Elsa frowned and walked towards her. ‘Why not?’
‘You said yourself that he can’t walk very far without the need to sit down. He would never make it even if he wanted to come.’
‘Have you told him?’
Her mother scrubbed the dishes furiously in the sink. ‘He was the one who suggested it.’
‘Then you should have told him we won’t leave him.’
‘Don’t be petulant,’ Gretchen snapped. ‘You weren’t here.’ Her body suddenly sagged against the sink and Elsa rushed to support her. ‘I’m sorry, Elsa. I shouldn’t take it out on you.’
Elsa wrapped her in her arms. ‘It’s all right. I understand.’
‘He won’t leave, you see.’ Her mother’s voice was barely a whisper.
‘He is afraid he will slow us down. He says he’ll die fighting.
The old fool thinks he can shoot them with the old rifle in the attic.
’ She eased herself away from her daughter’s embrace and sniffed loudly, dabbing her face with the edge of her apron.
‘Sorry. I’m being silly. It’s the guilt of leaving him behind.
’ She looked up, her eyes glistening. ‘I have to think of Frieda. You can take care of yourself, Elsa, but Frieda is young and like Otto — she’s a dreamer and no match for the enemy. ’
Elsa had never witnessed her mother so distressed. All her life she had been so capable and strong-minded. She was the boss of the family, even when their father had been alive. The weight of responsibility was now too much, Elsa could see.
‘Then you must go. Don’t worry about Grandfather, I will stay to persuade him to leave too. We will follow on later.’
‘Do you think you can change his mind?’
Elsa began drying the plates stacked by the sink.
‘I think I have as good a chance as anyone else,’ she replied confidently.
‘I will persuade someone to take him in their cart.’ She met Gretchen’s doubtful gaze with her brightest smile.

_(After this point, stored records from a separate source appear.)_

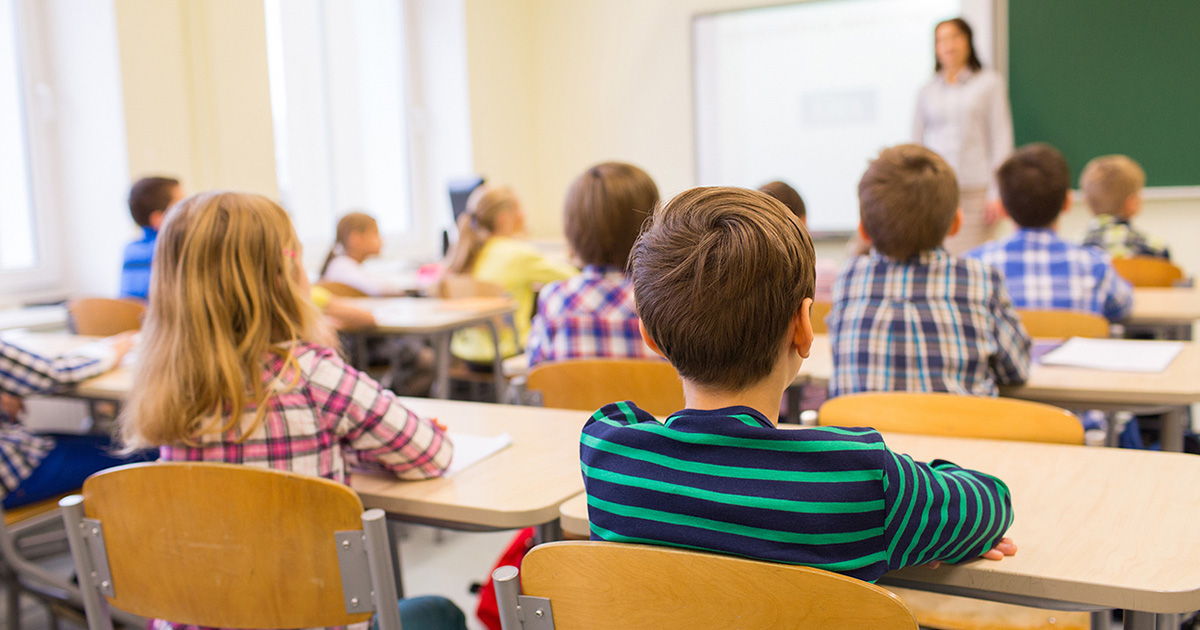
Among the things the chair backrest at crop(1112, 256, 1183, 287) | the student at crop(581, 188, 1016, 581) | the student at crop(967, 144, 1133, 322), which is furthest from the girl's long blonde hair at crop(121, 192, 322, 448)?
the chair backrest at crop(1112, 256, 1183, 287)

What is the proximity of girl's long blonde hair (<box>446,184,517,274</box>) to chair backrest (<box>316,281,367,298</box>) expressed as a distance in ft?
1.36

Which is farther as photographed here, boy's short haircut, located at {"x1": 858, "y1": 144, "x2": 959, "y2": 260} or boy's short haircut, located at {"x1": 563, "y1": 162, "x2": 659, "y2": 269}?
boy's short haircut, located at {"x1": 563, "y1": 162, "x2": 659, "y2": 269}

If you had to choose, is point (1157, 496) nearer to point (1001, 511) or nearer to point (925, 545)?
point (1001, 511)

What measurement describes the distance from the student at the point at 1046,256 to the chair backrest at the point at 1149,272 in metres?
0.80

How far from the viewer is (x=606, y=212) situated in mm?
2168

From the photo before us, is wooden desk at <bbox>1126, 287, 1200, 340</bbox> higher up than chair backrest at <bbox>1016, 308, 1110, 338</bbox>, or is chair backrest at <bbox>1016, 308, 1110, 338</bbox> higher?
chair backrest at <bbox>1016, 308, 1110, 338</bbox>

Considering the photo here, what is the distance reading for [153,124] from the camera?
12.8ft

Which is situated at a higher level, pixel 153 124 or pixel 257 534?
pixel 153 124

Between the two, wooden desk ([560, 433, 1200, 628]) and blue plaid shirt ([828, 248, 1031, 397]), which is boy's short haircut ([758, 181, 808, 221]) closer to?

Her mother reached for her hand and covered it with her own. Elsa stared at the weathered hand.
‘I love you, Elsa. Don’t wait too long. If you can’t change his mind, you must leave him. I could not bear the loss of a second child.’
‘It won’t take me long. We will follow within the week.’
Her mother smiled sadly. They both knew that her show of confidence was a lie.